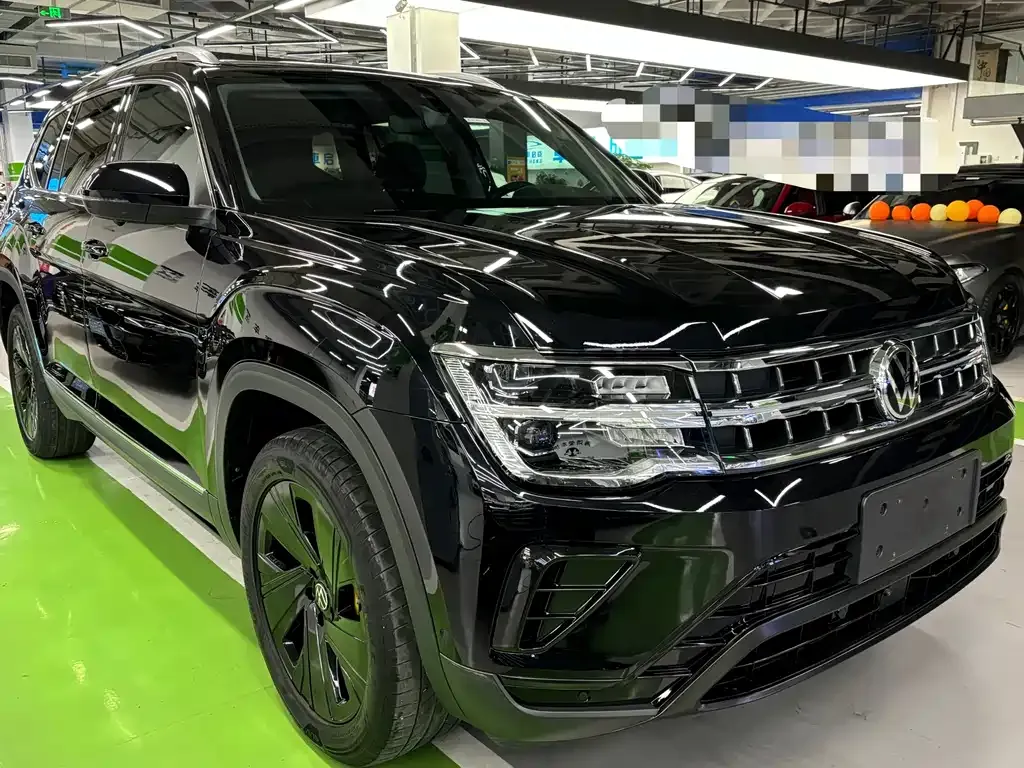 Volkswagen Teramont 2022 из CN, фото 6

####################

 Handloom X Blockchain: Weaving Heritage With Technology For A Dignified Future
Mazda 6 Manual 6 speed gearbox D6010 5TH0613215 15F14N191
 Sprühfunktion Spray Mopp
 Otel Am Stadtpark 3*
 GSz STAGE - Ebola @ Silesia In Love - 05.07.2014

####################

What you are asked to do: Rewrite the listing from the line with "Handloom X Blockchain: Weaving" up to and including the line with "GSz STAGE - Ebola", swapping "Heritage" for "Tradition" and keeping everything else the same.

Answer to the exercise:
 Handloom X Blockchain: Weaving Tradition With Technology For A Dignified Future
Mazda 6 Manual 6 speed gearbox D6010 5TH0613215 15F14N191
 Sprühfunktion Spray Mopp
 Otel Am Stadtpark 3*
 GSz STAGE - Ebola @ Silesia In Love - 05.07.2014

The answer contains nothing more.